Purpura fulminans occurs following an imbalance in the procoagulants and anticoagulants resulting in heightened risk of vascular thrombosis and bleeding. It has been classified into neonatal purpura fulminans, which is due to homozygous deficiencies of protein C; acute infectious purpura fulminans, which could be due to deficiencies of protein S, antithrombin III, and in heterozygous deficiency of protein C; and idiopathic purpura fulminans, which is due to autoantibodies against protein S.[910] Acute infectious purpura fulminans involves extensive vascular injury from endotoxins, exotoxins, resulting in microthrombi formation with bleeding due to consumption coagulopathy; the extent of damage may be enormous affecting the skin, the lungs, Kidneys and brain resulting in multiorgan failure; which explains the gangrene and hemiparesis noticed in this case. Usually the limbs especially the lower limbs are mostly affected in a symmetrical distribution in infectious purpura fulminans, but this case had a single limb involvement which coincided with same side of hemiparesis; why this is so is not clear. Hemiplegia is a documented complication of some viral infections such as herpes zoster opthalmicus and varicella; this usually occur weeks following the infection as a result of vasculitis; whether the same mechanism is operational in measles is not clear.

Measles as an etiologic agent in purpura fulminans is poorly documented;[8] therefore this could pose a diagnostic challenge because body rash, fever, and coryza may also be associated with bacterial sepsis like meningococcemia. Diagnosis of measles is usually clinical; the rash in this case was typical of measles in its distribution and the blood culture was negative; furthermore this occurred during the outbreak of measles in Kano which was way before known period of Neisseria meningitidis outbreaks. Furthermore, the gangrene and hemiparesis occurred after the resolution of fever; which is not the typical picture in septicemic illness.

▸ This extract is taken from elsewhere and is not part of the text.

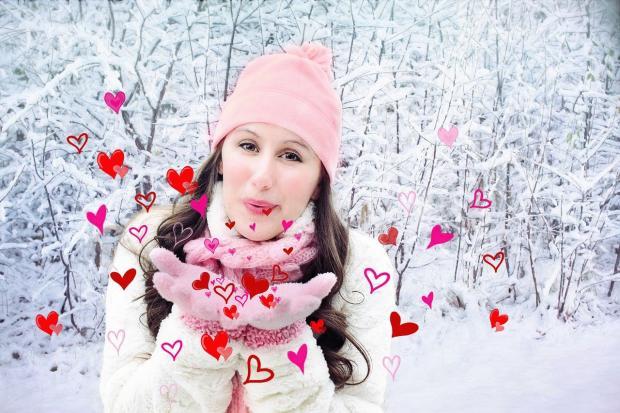 девушка в розовой шапке в заснеженном лесу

Treatment of acute infectious purpura fulminans involves: Replacing the deficient hemostatic factors which restores the balance between the procoagulants and the anticoagulant factors; identifying and treating the cause. Therefore fresh frozen plasma corrects deficient clotting factors and use of heparin prevents further thrombi formation; in our case none of these were given; probably due to difficulty in securing them at the referring hospital; the decision not to commence them in our institution was based on her clinical improvement; there were no new lesions, no further extension of the purpura or gangrene, rather some of the skin lesions resolved and she remained afebrile; this further heightens the controversy surrounding the use of these medications in purpura fulminans. Surgical debridement of necrotic tissue remains a standard of care; parents declined amputation despite adequate counseling, however the patient was commenced on honey dressing with good effect; sloughing was noticed by the 2nd week of treatment.

Conclusion

Purpura fulminans is a life-threatening hematologic emergency associated mostly with gram negative septicemia which requires aggressive management; however we have reported a case which was associated with hemiparesis following measles infection.